Tekstfragment:
# # # # # # #

Onlangs verscheen bij uitgeverij Parthenon de bundel Wordt het nog wat met het islamdebat?, samengesteld door Gert Jan Geling en Jan Jaap de Ruiter. Een gesprek met de samenstellers.

Wordt het nog wat met het islamdebat? Wat is daarop jullie eerste antwoord?

Gert Jan Geling: ‘Het is altijd koffiedik kijken, maar we hebben hier in het boek natuurlijk wel op gereflecteerd. Sommige auteurs zijn best tevreden over hoe het tot nu toe gegaan is. Anderen zeggen dat dit nu eenmaal ontwikkelingen zijn die horen bij een stevig maatschappelijk debat, zoals we dat ook met betrekking tot het christendom heel lang gevoerd hebben. 

‘Ik ben van nature een optimist. Karl Popper zei ooit, ‘optimism is a moral duty’. Ik denk dan ook dat het uiteindelijk wel goed komt met het Nederlandse islamdebat. Maar op dit moment concludeer ik dat het lang niet altijd een productief debat is geweest. En dat is iets wat we ook in het proces van ons boek hebben ondervonden. Het is toch heel erg gepolariseerd, mensen zitten vooral in hun eigen bubbel, vanuit hun eigen school geeft men over de heg af op de ander.

# # # # # # #

Opdrachten:
(A) Bewerk in het interview over de islamdebatbundel alles van "Wordt het nog wat met het islamdebat? Wat" tot en met "lang gevoerd hebben." en zet daarin "gissen" in de plaats van "koffiedik kijken".
(B) Noem alle personen die in het interview over de islamdebatbundel bij naam genoemd worden.

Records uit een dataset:
# # # # # # #

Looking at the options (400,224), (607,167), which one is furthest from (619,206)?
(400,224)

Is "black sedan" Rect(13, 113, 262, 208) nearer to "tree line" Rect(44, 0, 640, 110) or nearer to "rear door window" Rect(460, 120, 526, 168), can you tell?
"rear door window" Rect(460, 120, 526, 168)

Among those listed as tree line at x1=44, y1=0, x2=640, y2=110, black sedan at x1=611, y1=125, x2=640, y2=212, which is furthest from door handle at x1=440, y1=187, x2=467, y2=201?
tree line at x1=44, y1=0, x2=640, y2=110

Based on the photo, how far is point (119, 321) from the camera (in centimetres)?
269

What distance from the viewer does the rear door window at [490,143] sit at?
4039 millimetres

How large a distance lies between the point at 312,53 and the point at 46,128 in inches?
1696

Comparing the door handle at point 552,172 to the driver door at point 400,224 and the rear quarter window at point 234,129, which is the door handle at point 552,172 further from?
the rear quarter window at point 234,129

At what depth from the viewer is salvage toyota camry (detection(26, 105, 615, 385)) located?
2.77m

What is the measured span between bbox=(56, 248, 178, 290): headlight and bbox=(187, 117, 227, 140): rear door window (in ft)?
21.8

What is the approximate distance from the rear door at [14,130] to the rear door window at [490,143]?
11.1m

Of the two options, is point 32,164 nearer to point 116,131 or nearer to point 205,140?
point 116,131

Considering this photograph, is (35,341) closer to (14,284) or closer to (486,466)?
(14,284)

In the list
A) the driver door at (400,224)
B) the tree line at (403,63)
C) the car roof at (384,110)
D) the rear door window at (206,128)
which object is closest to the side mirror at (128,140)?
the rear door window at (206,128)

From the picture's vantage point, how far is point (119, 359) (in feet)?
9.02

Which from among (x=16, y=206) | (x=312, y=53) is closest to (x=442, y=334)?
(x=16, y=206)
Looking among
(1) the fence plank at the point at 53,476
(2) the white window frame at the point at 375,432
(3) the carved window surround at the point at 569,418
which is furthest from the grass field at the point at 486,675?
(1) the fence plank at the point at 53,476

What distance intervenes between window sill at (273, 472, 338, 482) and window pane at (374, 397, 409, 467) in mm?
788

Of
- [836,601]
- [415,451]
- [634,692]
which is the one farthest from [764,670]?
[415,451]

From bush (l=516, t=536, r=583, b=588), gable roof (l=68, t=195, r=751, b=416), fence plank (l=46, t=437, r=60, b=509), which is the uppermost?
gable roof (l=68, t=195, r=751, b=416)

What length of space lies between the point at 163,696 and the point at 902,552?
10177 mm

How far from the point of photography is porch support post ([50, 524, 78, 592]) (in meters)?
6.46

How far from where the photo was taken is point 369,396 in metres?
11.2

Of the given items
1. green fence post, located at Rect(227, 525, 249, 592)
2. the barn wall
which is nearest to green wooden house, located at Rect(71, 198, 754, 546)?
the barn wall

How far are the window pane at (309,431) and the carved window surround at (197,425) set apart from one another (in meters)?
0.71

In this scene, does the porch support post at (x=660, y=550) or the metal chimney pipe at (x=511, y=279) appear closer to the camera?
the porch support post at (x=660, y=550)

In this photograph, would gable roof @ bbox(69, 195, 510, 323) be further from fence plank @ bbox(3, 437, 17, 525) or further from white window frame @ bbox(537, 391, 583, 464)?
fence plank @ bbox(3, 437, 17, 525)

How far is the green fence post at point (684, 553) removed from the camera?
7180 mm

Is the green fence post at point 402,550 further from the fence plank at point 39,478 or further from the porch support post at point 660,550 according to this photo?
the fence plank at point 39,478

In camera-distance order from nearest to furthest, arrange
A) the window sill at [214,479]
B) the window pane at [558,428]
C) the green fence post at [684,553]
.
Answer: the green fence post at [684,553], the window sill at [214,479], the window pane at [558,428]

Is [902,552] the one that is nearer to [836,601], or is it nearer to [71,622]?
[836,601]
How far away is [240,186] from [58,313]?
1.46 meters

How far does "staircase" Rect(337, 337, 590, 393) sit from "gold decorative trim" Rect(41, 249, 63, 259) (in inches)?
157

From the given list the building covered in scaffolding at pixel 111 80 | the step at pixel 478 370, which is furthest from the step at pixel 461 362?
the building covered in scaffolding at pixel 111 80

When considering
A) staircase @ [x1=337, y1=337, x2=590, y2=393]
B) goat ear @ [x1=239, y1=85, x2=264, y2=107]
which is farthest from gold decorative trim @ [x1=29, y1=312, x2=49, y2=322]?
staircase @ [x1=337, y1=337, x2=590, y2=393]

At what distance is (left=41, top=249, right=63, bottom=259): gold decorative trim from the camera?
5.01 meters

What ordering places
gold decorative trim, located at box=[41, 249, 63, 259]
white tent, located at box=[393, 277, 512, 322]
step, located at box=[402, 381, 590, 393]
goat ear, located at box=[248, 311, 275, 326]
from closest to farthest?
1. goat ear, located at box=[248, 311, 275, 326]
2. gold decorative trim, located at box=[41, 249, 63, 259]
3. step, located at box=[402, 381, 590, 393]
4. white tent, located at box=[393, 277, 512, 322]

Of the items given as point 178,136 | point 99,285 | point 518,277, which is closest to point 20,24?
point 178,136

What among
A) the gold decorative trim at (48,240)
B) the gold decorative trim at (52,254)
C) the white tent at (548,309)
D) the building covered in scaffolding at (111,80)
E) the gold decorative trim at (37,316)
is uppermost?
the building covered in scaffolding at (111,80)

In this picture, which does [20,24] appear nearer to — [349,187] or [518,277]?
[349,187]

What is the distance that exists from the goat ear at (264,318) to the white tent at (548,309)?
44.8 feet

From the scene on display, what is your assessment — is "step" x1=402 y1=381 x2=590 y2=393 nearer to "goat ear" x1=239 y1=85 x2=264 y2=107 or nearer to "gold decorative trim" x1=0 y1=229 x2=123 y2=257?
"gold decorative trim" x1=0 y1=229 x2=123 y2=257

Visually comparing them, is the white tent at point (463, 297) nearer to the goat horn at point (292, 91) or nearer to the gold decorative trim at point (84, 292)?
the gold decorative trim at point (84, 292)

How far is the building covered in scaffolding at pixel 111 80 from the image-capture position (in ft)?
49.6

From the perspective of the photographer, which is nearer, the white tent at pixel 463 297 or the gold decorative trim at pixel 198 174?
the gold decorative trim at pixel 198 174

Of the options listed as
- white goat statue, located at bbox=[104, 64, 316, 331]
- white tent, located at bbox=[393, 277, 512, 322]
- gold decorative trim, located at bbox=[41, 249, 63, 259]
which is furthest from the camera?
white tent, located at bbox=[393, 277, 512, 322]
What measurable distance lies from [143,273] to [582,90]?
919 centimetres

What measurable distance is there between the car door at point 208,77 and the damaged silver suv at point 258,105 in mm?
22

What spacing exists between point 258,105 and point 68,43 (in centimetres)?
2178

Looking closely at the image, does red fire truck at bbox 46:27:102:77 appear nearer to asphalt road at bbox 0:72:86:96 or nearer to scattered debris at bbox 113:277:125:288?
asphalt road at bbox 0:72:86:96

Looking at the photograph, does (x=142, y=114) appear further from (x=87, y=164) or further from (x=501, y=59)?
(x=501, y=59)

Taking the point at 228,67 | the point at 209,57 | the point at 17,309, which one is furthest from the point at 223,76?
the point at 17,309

# # # # # # #

Antwoorden per opdracht:
(A)
Wordt het nog wat met het islamdebat? Wat is daarop jullie eerste antwoord?

Gert Jan Geling: ‘Het is altijd gissen, maar we hebben hier in het boek natuurlijk wel op gereflecteerd. Sommige auteurs zijn best tevreden over hoe het tot nu toe gegaan is. Anderen zeggen dat dit nu eenmaal ontwikkelingen zijn die horen bij een stevig maatschappelijk debat, zoals we dat ook met betrekking tot het christendom heel lang gevoerd hebben.

(B) Gert Jan Geling, Jan Jaap de Ruiter, Karl Popper